__Exercise__. Rewrite the material below, switching every "distance" to "range" and keeping everything else the same. Leave the pictures out of your answer.

__Excerpted records__.

────────────────────

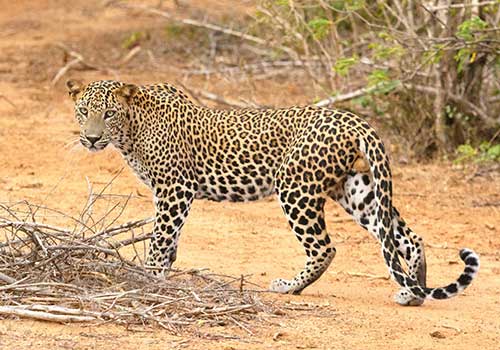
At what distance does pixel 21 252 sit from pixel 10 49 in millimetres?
11415

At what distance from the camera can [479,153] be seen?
13.4m

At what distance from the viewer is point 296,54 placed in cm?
1455

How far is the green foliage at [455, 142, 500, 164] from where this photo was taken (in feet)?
41.5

────────────────────

__Reply to the exercise__.
At what range does pixel 21 252 sit from pixel 10 49 in millimetres?
11415

At what range from the camera can [479,153] be seen?
13.4m

At what range from the viewer is point 296,54 placed in cm?
1455

How far is the green foliage at [455, 142, 500, 164] from where this photo was taken (in feet)?
41.5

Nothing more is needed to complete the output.